Os cães de guarda ferozes
Menotti usava a parábola do cão de guarda e do cão feroz para postular a superioridade da zona face à marcação individual. A modernidade trouxe novos conceitos. Como os cães de guarda ferozes.
A história é de Cesar Luis Menotti, antigo selecionador argentino, campeão do Mundo em 1978, e um dos pais do jogo positivo na dialética maniqueísta em que os amantes de futebol argentinos o opõem, por exemplo, a Carlos Billardo, campeão do Mundo em 1986 com um jogo muito mais utilitário. Menotti, que apaixonava pela forma como usava parábolas para expor as suas ideias, comparava um cão de guarda a um cão feroz, colocando os dois à porta de uma casa. Se lá chegava uma quadrilha de ladrões, enquanto o cão feroz se atirava a um e o perseguia, mesmo que ele fugisse rua abaixo, dessa forma deixando a porta livre para que os outros entrassem e roubassem o que quisessem, o cão de guarda ladrava e continuava a guardar a porta, impedindo o assalto.
A história era a forma ilustrada que Menotti encontrava para explicar a néscios as vantagens da defesa zonal face à marcação individual e era perfeita para enquadrar o mundo dual dos anos 70 e 80. Hoje já não é assim, porque a modernidade trouxe um novo tipo de cães: os cães de guarda ferozes. E, além de haver quem aplique a defesa individual a todo o campo, nem por isso parecendo que saiu de uma caverna – Bielsa, Gasperini... –, cada vez há mais equipas que adotam um sistema misto: individual quando vão apertar na frente, zonal quando baixam o bloco e entram em organização defensiva. Foi isso que Jorge Jesus fez no Benfica, tanto na época passada como na atual, ainda que com resultados pouco conseguidos. Falei com Jesus para que ele me ajudasse a ter alguma luz sobre esta forma de defender, mas ele escusou-se. “Desculpa, mas não gosto de falar da operacionalidade das minhas ideias”, disse-me o treinador, que saiu do Benfica em Dezembro. “Mas eu já fazia isso na primeira passagem pelo Benfica”, acrescentou.
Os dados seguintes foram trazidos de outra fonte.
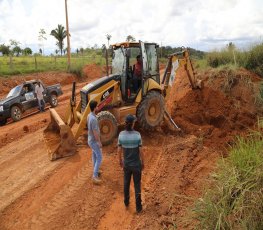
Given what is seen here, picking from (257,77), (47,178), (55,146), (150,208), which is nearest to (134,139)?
(150,208)

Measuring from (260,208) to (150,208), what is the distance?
98.3 inches

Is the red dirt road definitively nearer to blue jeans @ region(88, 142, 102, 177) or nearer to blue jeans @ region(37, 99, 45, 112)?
blue jeans @ region(88, 142, 102, 177)

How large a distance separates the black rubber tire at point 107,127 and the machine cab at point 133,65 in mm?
1023

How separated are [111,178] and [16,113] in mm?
8376

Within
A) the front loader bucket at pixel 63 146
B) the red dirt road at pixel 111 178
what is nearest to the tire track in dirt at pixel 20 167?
the red dirt road at pixel 111 178

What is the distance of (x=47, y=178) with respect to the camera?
7562mm

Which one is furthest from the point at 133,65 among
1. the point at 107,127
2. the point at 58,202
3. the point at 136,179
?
the point at 58,202

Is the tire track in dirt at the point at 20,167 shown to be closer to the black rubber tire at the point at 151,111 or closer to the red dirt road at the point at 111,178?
the red dirt road at the point at 111,178

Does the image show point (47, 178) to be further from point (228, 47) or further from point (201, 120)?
point (228, 47)

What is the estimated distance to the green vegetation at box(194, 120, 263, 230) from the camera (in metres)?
3.98

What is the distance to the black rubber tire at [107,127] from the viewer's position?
8906 mm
Durante décadas, no que ao sistema defensivo diz respeito, os treinadores de futebol de alto nível dividiram-se entre duas escolas: marcação individual versus marcação zonal. A primeira tem como referência o adversário direto e, diz a anedota, manda cada jogador perseguir o seu opositor, mesmo que ele vá à casa de banho. Ainda recentemente Fernando Santos, o selecionador nacional, se referia a instruções dadas nesse sentido por Jimmy Hagan, que foi tricampeão no Benfica do início da década de 70 e depois o treinou no Estoril, já no final dessa mesma década. A segunda tem como referência uma zona, responsabilizando cada jogador pela defesa dessa mesma zona, que varia tendo em atenção a posição da bola. Durante décadas, os críticos associaram a defesa zonal à modernidade e ao progresso a individual à antiguidade e ao marasmo. A primeira era liberdade e a segunda era repressão. A primeira era “de esquerda”, a segunda “ de direita”, conforme definição de Jorge Valdano, convicto “menottista”. Durante décadas, os treinadores que colocavam as suas equipas a defender à zona eram vistos como profetas do jogo positivo, uma espécie de homens vindos do futuro, enquanto os que optavam pela marcação individual eram olhados como autênticos homens das cavernas, vindos de um passado que o futebol erradicara. Eram os progressistas. Hoje já não é tanto assim. Há uma terceira via a ganhar espaço entre os treinadores de elite.